We used to talk about and dote on our kids and enjoy them together. I feel like I lost that one person in life that loves the kids like I do and appreciates all the cute little things they do.

I feel like H is going to wake up one day and they'll be grown and we'll all have missed out on sharing these memories together. Ugh. Hope you're doing well today.



Blues,

no way around this, it STINKS! So I stopped dwelling on all the stinky parts b/c it made ME feel bad and I became negative and angry.

I got very very tired of feeling angry. There were times I thought, "but h DESERVES my anger"...and then I remembered something I heard long ago.

"Hanging onto anger to punish someone else, is like lighting yourself on fire,

-----to get smoke in their eyes."


Truth be told, if you were still M, he'd miss out whenever he was at work. You would have to tell him the event he missed and know that he cares.

Hopefully he does still care and thus, sometime in the future when you are more detached and able, you will still be able to pick up the phone to say "our son/daughter made Varsity and played SO well last night!"

IOW< not every single interaction will be ruined, and some might be the same as they would have been if you remained married. IF you remain apart, there may even come a time when some cooperation between the parents means at least one will be at each game.

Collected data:
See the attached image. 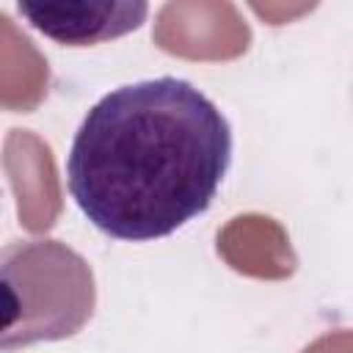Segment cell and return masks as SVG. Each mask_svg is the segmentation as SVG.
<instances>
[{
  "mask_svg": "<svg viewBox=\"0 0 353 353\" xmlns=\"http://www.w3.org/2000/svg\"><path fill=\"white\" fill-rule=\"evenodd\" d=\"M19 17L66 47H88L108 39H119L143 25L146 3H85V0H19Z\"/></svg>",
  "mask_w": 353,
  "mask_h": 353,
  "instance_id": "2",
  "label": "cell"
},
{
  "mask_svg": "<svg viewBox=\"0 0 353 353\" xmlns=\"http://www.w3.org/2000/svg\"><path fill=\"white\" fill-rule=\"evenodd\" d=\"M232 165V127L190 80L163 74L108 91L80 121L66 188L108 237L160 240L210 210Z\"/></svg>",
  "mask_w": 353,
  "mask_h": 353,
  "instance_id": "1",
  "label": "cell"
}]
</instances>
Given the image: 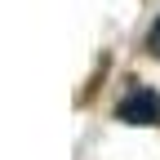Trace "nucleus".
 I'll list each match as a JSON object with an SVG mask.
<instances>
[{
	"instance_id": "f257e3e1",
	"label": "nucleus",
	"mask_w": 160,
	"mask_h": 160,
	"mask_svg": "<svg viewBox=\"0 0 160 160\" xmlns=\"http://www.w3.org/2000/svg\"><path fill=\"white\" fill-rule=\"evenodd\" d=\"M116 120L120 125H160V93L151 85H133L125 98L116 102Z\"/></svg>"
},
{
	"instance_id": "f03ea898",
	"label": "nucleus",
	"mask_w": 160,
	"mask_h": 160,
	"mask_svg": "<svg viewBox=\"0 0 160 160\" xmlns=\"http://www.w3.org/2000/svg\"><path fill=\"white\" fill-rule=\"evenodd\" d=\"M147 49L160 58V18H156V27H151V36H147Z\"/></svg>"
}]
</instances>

* * *

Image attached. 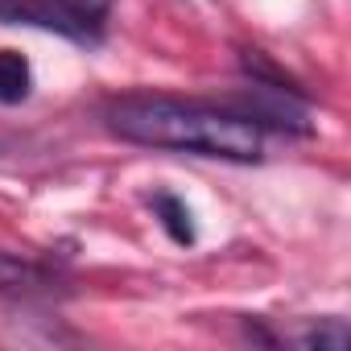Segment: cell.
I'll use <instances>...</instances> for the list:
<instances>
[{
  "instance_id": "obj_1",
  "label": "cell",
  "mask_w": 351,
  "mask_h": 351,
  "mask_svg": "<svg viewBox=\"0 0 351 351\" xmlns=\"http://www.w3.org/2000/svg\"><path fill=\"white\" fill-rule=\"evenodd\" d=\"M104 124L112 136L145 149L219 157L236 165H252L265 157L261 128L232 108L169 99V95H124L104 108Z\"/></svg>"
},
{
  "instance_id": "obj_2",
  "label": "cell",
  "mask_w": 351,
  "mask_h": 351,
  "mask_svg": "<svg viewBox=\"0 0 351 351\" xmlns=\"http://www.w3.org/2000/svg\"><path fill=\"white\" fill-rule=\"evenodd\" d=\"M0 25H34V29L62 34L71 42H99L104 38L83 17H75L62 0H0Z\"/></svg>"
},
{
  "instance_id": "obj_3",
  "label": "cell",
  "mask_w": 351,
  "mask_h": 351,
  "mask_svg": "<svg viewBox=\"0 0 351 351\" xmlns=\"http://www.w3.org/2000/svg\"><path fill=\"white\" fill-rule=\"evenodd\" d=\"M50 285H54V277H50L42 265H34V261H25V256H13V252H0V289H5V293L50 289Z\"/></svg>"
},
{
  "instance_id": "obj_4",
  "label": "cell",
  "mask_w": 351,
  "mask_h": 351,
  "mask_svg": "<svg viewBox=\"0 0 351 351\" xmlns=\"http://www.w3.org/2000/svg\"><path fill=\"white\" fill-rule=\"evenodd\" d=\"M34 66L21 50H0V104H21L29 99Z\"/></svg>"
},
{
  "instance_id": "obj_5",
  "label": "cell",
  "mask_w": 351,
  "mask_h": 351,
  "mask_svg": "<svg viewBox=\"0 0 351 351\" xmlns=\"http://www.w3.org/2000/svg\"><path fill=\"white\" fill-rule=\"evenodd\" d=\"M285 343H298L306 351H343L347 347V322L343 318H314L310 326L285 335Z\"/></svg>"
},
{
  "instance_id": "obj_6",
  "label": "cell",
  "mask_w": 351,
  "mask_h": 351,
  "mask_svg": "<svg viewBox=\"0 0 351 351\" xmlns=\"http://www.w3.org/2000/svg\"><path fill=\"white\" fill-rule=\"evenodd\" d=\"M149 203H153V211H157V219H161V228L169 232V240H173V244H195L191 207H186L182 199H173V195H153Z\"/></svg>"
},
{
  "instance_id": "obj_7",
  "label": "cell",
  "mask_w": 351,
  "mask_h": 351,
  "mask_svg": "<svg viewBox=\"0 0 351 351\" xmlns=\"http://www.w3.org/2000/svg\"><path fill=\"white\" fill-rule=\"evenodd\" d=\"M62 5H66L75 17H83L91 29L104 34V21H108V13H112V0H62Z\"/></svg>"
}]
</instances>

Exercise directions — Continue the forum posts above about coping with a separation while raising the kids. Start right after their last sentence.

Final result —
I happen to know a div couple with a d17 on our D16's basketball team. They are (& the former wife describes them as) "very cordial" with each other. Sometimes they sit together at the game, sometimes it's only one of them. But I have noticed the dad texting his ex wife to tell her that their d scored a 3 pointer, which impressed me. (The ex w works a few nights a week so she misses some games but she's at many others in the day, which he tends to miss) I also know they live within 3 blocks of each other. So they have worked out the yin and yang pretty well.

I might ask them how they did it someday...

As for the H waking up someday...maybe he will.

My h and I reconciled but I'm telling you it is painful to see how much repair work he needs to do and to see him wondering if it's ever going to be enough. I am SURE that tempts him into giving up, but so far he has not.

Then again, he seems lost as to how to rebuild his r's with our kids. Both our daughters were wounded but did not show it that much until later. Even I did not know how deeply or how angry they are, until recently. And it has been some years...

And that's WITH reconciliation.


Sure My h has deep regrets. I pray he can do the work to regain their trust and I pray they can forgive for real, and open their hearts to him. I believe they will. Truly I do. I know I'll do my best to model that for them.

I do not know how long it will take (will let you know).

The main thing for me to reinforce is that they are loved by both parents...deeply. And they are.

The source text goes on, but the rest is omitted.